Le prime avevano un taglio più deontologico e scaturivano dal lavoro dell’EFPA (European Federation of Psychologists Associations) che, con la sua Commissione Permanente sulle questioni etiche della professione di psicologo, aveva già prodotto – alla fine degli anni ’90 – diversi documenti quali la Carta Etica e il Metacodice Europeo e, soprattutto, aveva lavorato già proprio sulle Indicazioni etiche delle prestazioni psicologiche via Internet e a distanza.
Catello Parmentola e Renato Di Giovanni, su mandato (seduta del 20-12-2002) dell’Osservatorio Deontologico del CNOP, mutuarono dalla loro esperienza EFPA una prima Disciplina Transitoria delle prestazioni psicologiche via Internet e a distanza - nelle more di una codificazione deontologica nei termini di cui all’articolo 41 del Codice Deontologico degli psicologi italiani, da cui scaturirono le prime Linee Guida Ufficiali del CNOP riguardo a tale materia.
Le seconde Linee Guida divennero Raccomandazioni poiché già entravano più nel merito di un esercizio ormai in atto e che iniziava a richiedere, quindi, utili – e maggiormente ‘pratici’ – consigli.

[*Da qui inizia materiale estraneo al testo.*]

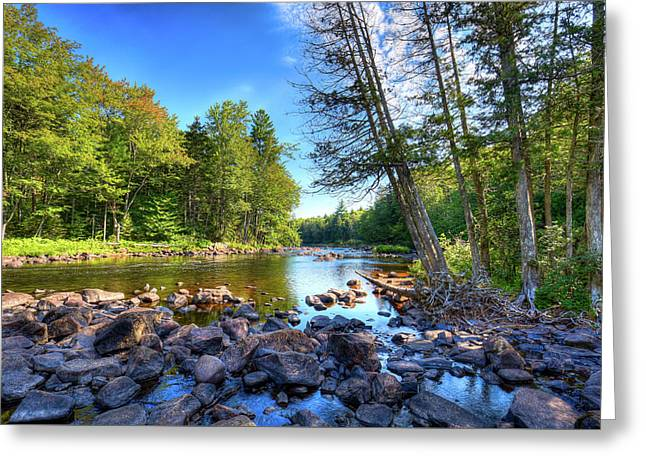 The Raquette River Greeting Card by David Patterson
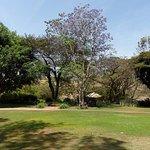 The Plantation Lodge & Safaris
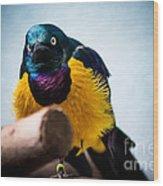 Angry Sunbird Wood Print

Si trattava fondamentalmente di un aggiornamento revisionale, dieci anni dopo, del lavoro di Parmentola e Di Giovanni.
Le più recenti Linee Guida, licenziate qualche anno fa dalla Commissione ‘Atti Tipici’ del CNOP, sono una guida aggiornata e tecnica al corretto utilizzo da parte dello psicologo della dimensione online.
È importante fare ad esse riferimento (sono sul sito del CNOP e sulle Pagine istituzionali di tutti gli Ordini regionali). E ricordare sempre che non basta essere esperti di web per ricondurre automaticamente nel web gli standard professionali della professione psicologica.
Consenso informato alle prestazioni psicologiche a distanza
Nell’emergenza Covid 19, in cui le misure di distanziamento sociale hanno massivamente esposto alle prestazioni psicologiche a distanza, si è scontata una volta di più l’eccessiva prevalenza delle misure formali del Consenso Informato sulla sua - molto più importante - sostanza professionale. Questa prevalenza interpretativa ed applicativa consegue, secondo chi scrive, tre improvvide assimilazioni: l’assimilazione della Deontologia al Diritto, l’assimilazione del Consenso Informato alla Prestazione a quello al Trattamento Dati, l’assimilazione del valore probatorio al valore di legittimità. Si tende ad assimilare la Deontologia al Diritto forse in una logica di ‘risparmio’ della complessità del pensare deontologico e dell’impegno che esso richiede. È come se, risolvendola in ‘così dice la Legge’, ci si illudesse di risparmiare se stessi, la non surrogabile ‘personale’ e soggettiva ricerca ogni volta dei migliori bilanciamenti in una complessità di vertici in gioco, da quello etico a quello sociale, a quello scientifico. Ed i complessi bilanciamenti vanno ogni volta perseguiti, ovviamente, nel perimetro che loro descrive la Legge ma, alla fin fine, è pur sempre il Diritto che si pone al servizio della migliore regola professionale e non la regola al servizio del Diritto.
Ci sono due tipi di Consenso Informato: quello alla Prestazione che ‘discende’ dall’articolo 32 della Costituzione, e quello al Trattamento Dati che ha, come più recente riferimento normativo, il Regolamento europeo del 2018. Si tratta di due Diritti della Persona che hanno dunque fondamento diverso e tutelano beni giuridici diversi: uno, il diritto all’autodeterminazione in tema di salute e, l’altro, il diritto alla riservatezza dei propri dati personali.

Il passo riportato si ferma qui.